* begin Page text *

This place in Madrid, which appeared in one of the most recent issues of Elle Decor, belongs to designer Lorenzo Castillo. This vast apartment is a study in contrasts. Both old world and absolutely modern, packed with objects but streamlined, intimidatingly sophisticated yet comfortable. The more I look at the photographs, the more impressive this feat of cohabiting contrasts seems. This sort of deftness cannot be taught; clearly Castillo has an innate sense of what just works. And the fact that he knows a whole lot about art and antiques doesn’t hurt either. I’m always amazed when designers can apply layers of stuff to an interior without suffocating a room. Read the online article and view the rest of the photos to get a better sense of the space HERE. But really, you should pick up a newsstand copy because reading about Lorenzo Castillo in print is so much better. (shhh! don’t tell my blog I said that!)
When I read the March 2012 issue of Elle Decor I was struck by the fact that so many of the featured interiors seemed very of-the-moment. Not that there’s anything wrong with that. Then I took a look at supercalefragelistic stylist Jackie Astier’s apartment. Her place is so on-trend it is probably already considered outdated. At least by those in the know, including Jackie Astier herself. It wouldn’t surprise me to learn that since publication, she has traded her Karl Springer kidney cocktail tables for a stack of cinder blocks and a few planks, the latest in cocktail table chic. (Except that cocktail tables are now back to being called coffee tables. Hey: who started calling them cocktail tables anyway?) Speaking of the word chic, after reading, and, I’ll admit, genuinely enjoying the Jackie Astier feature, a phrase popped into my head: Relentless Chic. It must be exhausting to make being amazing seem so effortless. A round of applause, please, for all the cool girls in design. Especially for Kelly Wearstler, who would be the head cheerleader of them all — if only being a cheerleader was the type of thing these relentlessly chic girls did.
Compulsive re-decorating is the least of their troubles. They also must compulsively re-invent themselves, wardrobes and all. Not to mention come up with suitable names for their equally fascinating, equally beautiful children. I admit that the first thing I did after finding out that Kelly Wearstler had two sons is to track down their names. It turns out that she has named them Oliver and Elliott. Just perfect. Unusual but not wacky, memorable but not freakishly so, ideal for a lifetime of making music or public policy. Oh Kelly, where were you when I named my own son Phineas? I should have consulted the chic brigade before I saddled my son with the name of a character from the Young Adult section of the library. (But I loved A Separate Peace so very, very much!)

* end Page text *
* begin Records shown *

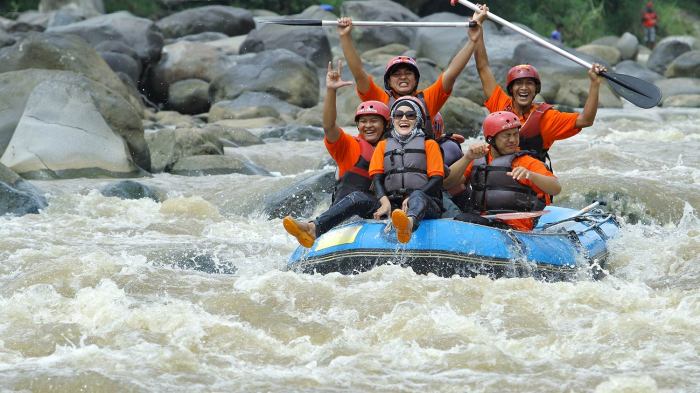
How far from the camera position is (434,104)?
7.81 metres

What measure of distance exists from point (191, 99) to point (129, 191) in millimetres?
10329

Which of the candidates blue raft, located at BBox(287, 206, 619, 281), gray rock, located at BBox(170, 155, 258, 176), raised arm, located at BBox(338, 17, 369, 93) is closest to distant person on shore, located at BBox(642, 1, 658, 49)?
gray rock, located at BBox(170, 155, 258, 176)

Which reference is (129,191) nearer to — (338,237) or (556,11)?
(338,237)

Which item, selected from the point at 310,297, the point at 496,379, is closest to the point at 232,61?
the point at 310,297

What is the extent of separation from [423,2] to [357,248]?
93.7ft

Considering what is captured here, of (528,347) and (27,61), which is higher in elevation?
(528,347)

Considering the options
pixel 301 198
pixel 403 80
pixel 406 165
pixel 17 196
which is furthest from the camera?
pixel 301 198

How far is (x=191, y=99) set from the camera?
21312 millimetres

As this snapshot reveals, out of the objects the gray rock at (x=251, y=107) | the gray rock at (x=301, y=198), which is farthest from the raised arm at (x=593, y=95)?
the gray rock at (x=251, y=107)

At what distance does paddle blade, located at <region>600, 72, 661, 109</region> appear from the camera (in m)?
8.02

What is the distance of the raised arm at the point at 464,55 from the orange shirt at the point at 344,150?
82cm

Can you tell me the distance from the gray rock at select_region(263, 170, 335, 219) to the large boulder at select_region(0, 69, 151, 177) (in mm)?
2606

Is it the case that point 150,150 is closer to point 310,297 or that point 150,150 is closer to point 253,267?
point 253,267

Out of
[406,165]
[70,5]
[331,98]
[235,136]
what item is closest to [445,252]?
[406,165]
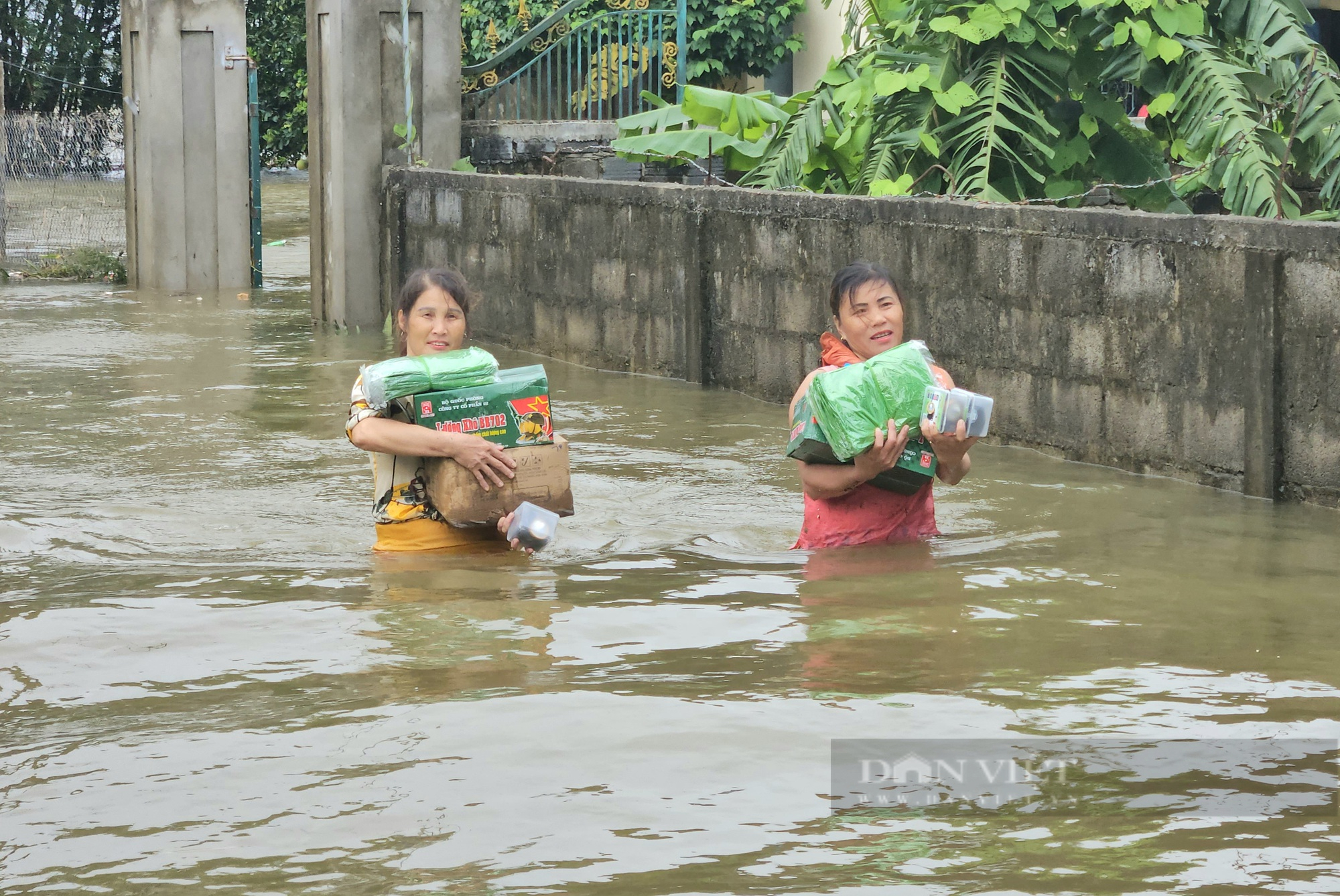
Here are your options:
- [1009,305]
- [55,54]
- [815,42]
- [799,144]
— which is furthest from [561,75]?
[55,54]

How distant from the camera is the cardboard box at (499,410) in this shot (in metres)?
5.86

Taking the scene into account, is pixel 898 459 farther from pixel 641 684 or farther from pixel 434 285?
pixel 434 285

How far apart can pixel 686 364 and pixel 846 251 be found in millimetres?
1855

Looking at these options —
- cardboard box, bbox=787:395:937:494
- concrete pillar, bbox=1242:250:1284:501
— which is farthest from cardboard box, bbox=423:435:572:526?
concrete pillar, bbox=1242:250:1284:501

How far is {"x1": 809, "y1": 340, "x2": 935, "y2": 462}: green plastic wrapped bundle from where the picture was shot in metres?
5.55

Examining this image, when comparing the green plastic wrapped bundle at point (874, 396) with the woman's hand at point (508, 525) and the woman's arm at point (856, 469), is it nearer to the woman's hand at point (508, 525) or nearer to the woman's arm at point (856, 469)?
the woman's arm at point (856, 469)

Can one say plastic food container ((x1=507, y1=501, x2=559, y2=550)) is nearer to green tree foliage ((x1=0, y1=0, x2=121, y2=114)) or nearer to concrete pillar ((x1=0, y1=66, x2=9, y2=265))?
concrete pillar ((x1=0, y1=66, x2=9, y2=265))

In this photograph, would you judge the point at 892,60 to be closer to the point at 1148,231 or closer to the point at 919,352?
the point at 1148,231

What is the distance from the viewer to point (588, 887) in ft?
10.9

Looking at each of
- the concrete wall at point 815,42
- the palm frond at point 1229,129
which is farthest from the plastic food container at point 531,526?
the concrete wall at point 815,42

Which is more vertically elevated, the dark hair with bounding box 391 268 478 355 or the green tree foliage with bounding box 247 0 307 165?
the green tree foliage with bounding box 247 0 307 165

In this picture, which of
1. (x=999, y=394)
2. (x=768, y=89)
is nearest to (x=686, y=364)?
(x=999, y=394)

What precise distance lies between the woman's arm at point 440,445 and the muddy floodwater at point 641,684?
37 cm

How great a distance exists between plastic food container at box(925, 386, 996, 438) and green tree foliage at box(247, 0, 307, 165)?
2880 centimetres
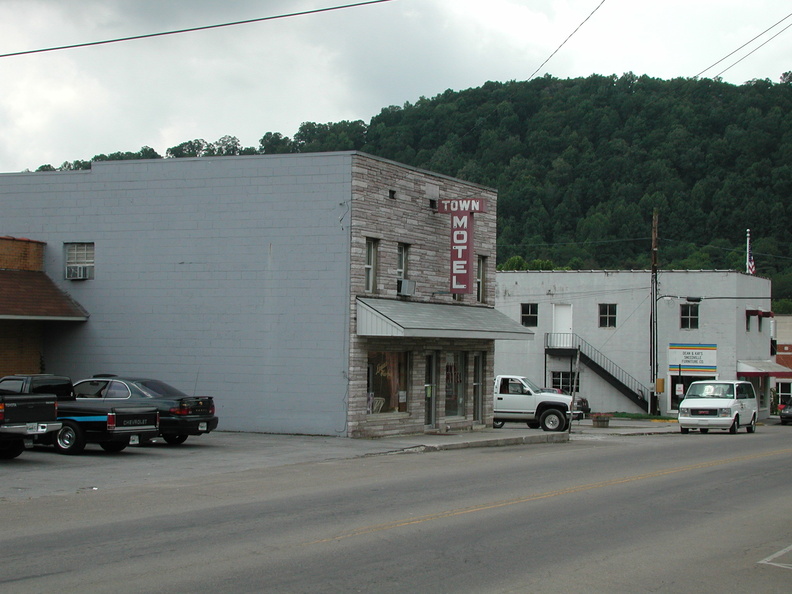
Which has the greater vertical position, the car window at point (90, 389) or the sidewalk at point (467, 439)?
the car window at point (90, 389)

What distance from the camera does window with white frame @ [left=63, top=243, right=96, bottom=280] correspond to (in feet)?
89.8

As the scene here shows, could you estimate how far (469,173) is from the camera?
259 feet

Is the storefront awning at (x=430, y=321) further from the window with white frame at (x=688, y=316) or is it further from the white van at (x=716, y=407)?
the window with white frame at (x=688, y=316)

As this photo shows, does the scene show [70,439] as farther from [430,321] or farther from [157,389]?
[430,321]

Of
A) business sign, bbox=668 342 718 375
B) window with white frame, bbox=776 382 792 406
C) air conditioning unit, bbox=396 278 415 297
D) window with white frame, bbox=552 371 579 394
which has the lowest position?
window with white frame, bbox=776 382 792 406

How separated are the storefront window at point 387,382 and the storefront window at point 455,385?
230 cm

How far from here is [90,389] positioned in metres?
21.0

* end Records shown *

*Required actions*:
**A)** From the design blog text, list every first name it gives for someone's child.
**B)** Answer these questions using the design blog text, with one answer per line:
(i) Who owns the apartment in Madrid?
(ii) Which issue of Elle Decor struck the writer as full of very of-the-moment interiors?
(iii) What does the writer say cocktail tables are now back to being called?
**C)** Write a continuation of the design blog text, starting after its final sentence.

*Final answers*:
**A)**
Oliver
Elliott
Phineas

**B)**
(i) Designer Lorenzo Castillo
(ii) The March 2012 issue
(iii) Coffee tables

**C)**
I read Jackie Astier’s bio and discovered that she was an assistant to the designer Muriel Brandolini. And then I realized that the circle is complete, because Muriel B.’s brand of Relentless Chic predates Kelly Wearstler’s by (is this reference to age just too gauche?) a few decades. Muriel B. practices what I like to call contrarian design. Meaning, whatever you think looks current in interiors is old news to her — she bypasses convention, whatever it is — no matter how lovely it may be — to recognize what’s coming ’round the bend and her high-dollar clients submit to her like french fries to hot oil. People pay her serious cash money to cool up their homes to the point of abstraction. Her interiors have one consistent quality: they are always so chic that they look sort of crazy. And just when you think you have a handle on her sectional couches in chunks of primary colors, or the fact that she actually removes large, beautiful windows from a house to make a room feel more like an opium den, she has moved on to a period sofa covered in a tasteful beige linen. You thought beige was over, or, at the very least, boring? Well guess what, it isn’t, and the contrarian designer is here to tell you so.
I love these designers, because they represent interior design as more of the art it is than the sort-of science it tries to be with home values based on kitchens with granite countertops and stainless steel appliances (what is up with our obsession with granite and stainless steel?). I wouldn’t want to share a coffee with these women — I would be far, far too frightened and ugly to stand it — but I love the fact that they are out there, fashion-stomping their way through their own homes and yours, if you have the money to buy their special brand of them-ness. Here’s to Relentless Chic! I’m exhausted just writing about it, so I can only imagine how tired Jackie Astier must be right now, lugging cinder blocks into her living room for her new
cocktail coffee table.
Relentless Chic Hall of Fame
First up: Good Upholstered Furniture/Bad Upholstered Furniture (which could just as well be titled: Please Don’t Anthropomorphise My Chair.)
The following ad stopped me in my tracks. Now I’m all for egalitarianism. I can accept Martha Stewart’s longstanding collaboration with K-Mart and I can try to understand respected designers (and a bunch more I’ve never heard of but no doubt would respect if I had) putting their “collections” in Target stores. But this? It is too much. Really.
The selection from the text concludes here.